UE19CS322: Big Data
Undergraduate course covering distributed computing, large-scale data processing, and big data frameworks including Hadoop and Spark. Topics included MapReduce, HDFS, iterative graph algorithms, Spark DataFrames, and Spark Streaming with MLlib.
Instructor: Dr. KV Subramaniam, Dr. Prafullata K Auradkar, Prof. Animesh Giri
Term: Fall
Location: PES University, Bengaluru
Role
Teaching Assistant under Dr. KV Subramaniam, Dr. Prafullata K Auradkar, and Prof. Animesh Giri at PES University during the Fall 2021 semester. Part of a four-person TA team alongside Vishesh Purnananda, Ansh Sarkar, and Pavan Appanna.
Responsibilities
- Designed and graded 4 assignments and 2 projects for 600+ enrolled students
- Built and maintained a custom submission portal with automated evaluation pipelines
- Delivered hands-on lab sessions on Hadoop and Spark setup and configuration
- Conducted beta testing phases and managed changelogs for assignment releases
Course Website
github.com/Cloud-Computing-Big-Data/cloud-computing-big-data.github.io
The original course website is permanently down.
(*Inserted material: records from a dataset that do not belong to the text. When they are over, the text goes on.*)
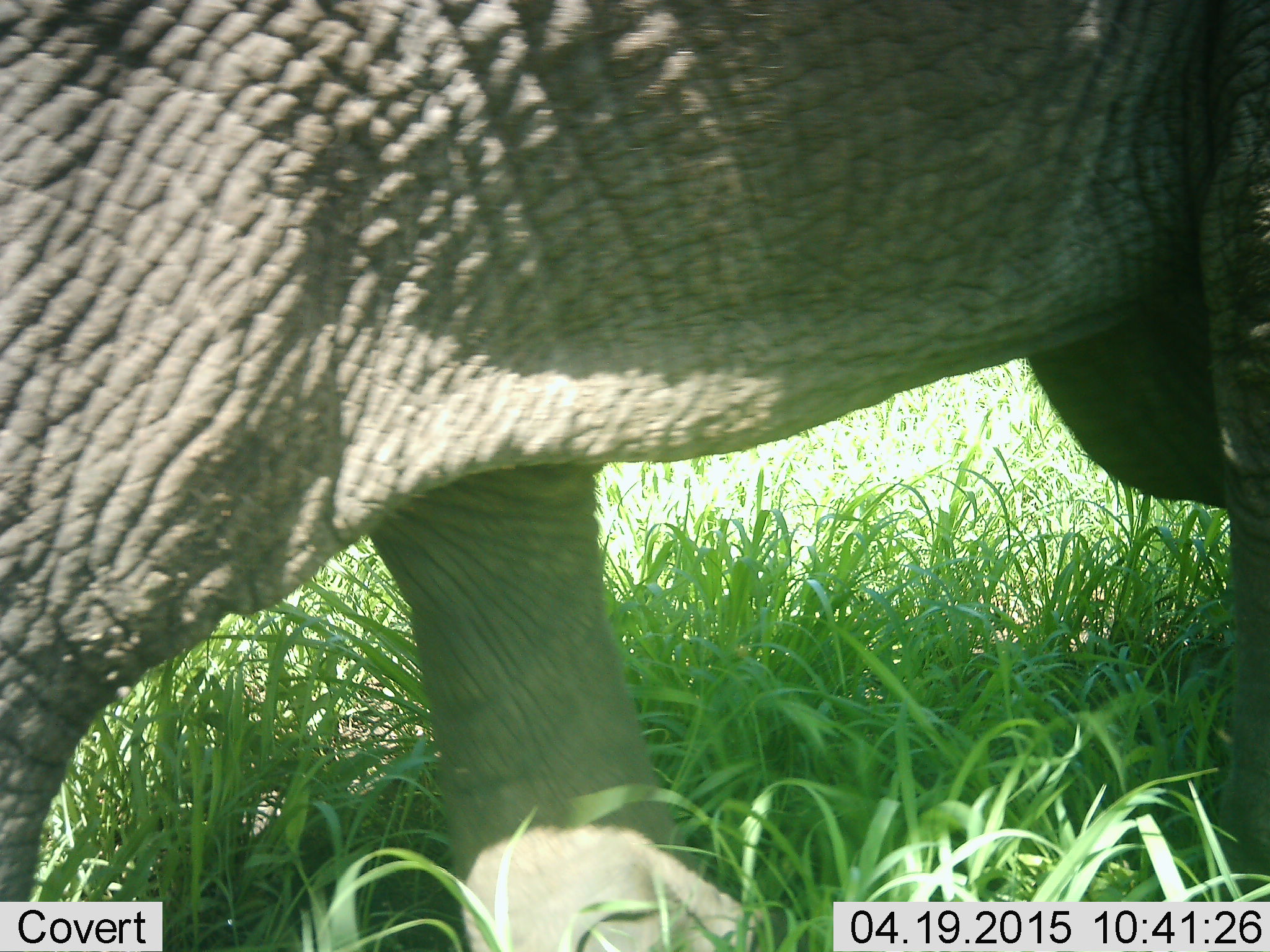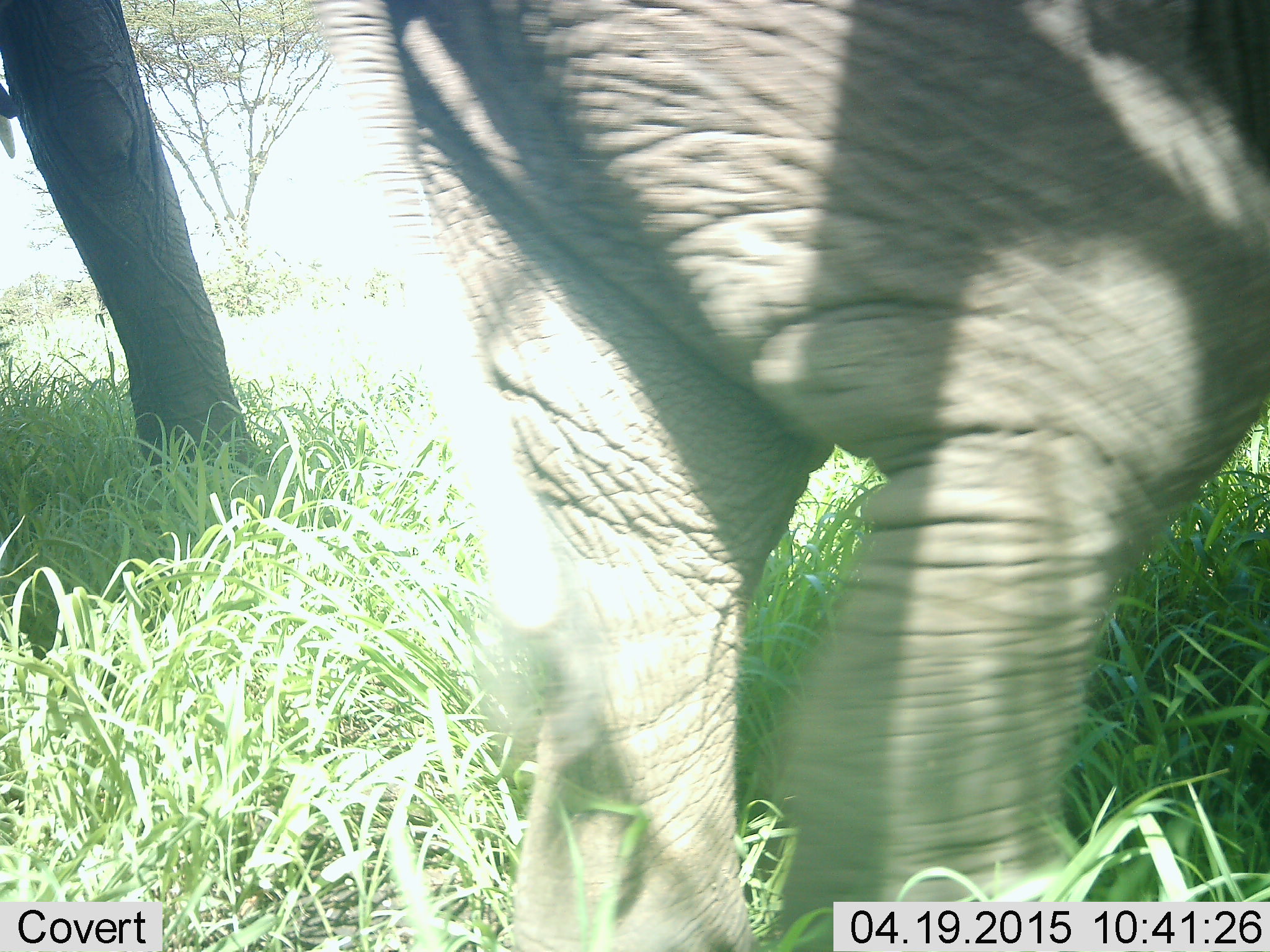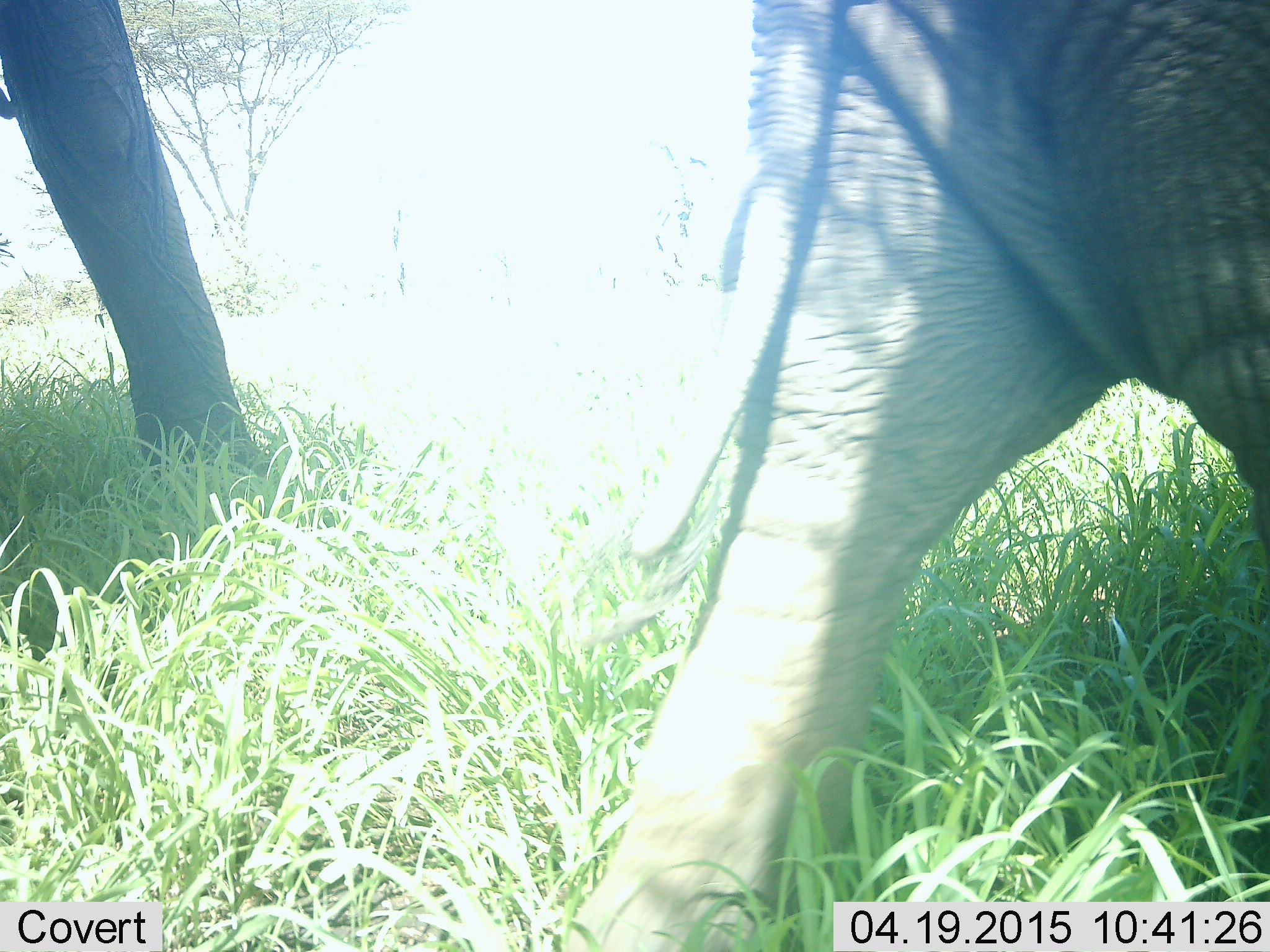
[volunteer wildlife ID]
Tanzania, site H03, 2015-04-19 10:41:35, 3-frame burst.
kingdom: Animalia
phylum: Chordata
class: Mammalia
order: Proboscidea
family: Elephantidae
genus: Loxodonta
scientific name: Loxodonta africana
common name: african bush elephant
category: elephant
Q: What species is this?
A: Elephant (african bush elephant) (Loxodonta africana).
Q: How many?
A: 2.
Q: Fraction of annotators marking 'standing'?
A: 30%.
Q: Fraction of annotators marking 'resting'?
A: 0%.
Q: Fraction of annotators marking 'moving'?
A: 100%.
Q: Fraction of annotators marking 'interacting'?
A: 0%.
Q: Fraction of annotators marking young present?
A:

This page and its linked materials are an archive of the last released version of the course content, preserved here for reference. No further updates will be made.
Schedule
| Date | Topic | Materials |
|---|---|---|
| Sep 2 | A0: Word Count using MapReduce Ungraded mandatory assignment to verify Hadoop installation. Students ran a MapReduce job to count word occurrences in Alice in Wonderland by Lewis Carroll. | |
| Sep 2 | A1: Analysis of US Road Accident Data 2-task MapReduce assignment analyzing a large US road accident dataset. Tasks involved record count per hour and multi-attribute filtering with sorted output. | |
| Oct 9 | A2: PageRank with Graph Embeddings for Wikipedia 2-task iterative MapReduce assignment implementing a modified PageRank on an English Wikipedia hyperlink network (2013 snapshot, SNAP). Incorporated cosine similarity between page embeddings into rank contribution. | |
| Oct 25 | A3: Earth Surface Temperature Analysis using Spark 2-task Spark DataFrame assignment analyzing Berkeley Earth surface temperature data (1750–present). Tasks involved city-level and country-level temperature comparisons against global averages. | |
| Nov 1 | Project 1: Yet Another Hadoop (YAH) Students built a mini-HDFS from scratch in Python, replicating the NameNode/DataNode architecture with data replication and Hadoop-style job scheduling. | |
| Nov 1 | Project 2: Machine Learning with Spark Streaming Students applied incremental machine learning on large data streams using PySpark MLlib and Spark Streaming, simulating real-world constrained batch processing scenarios. |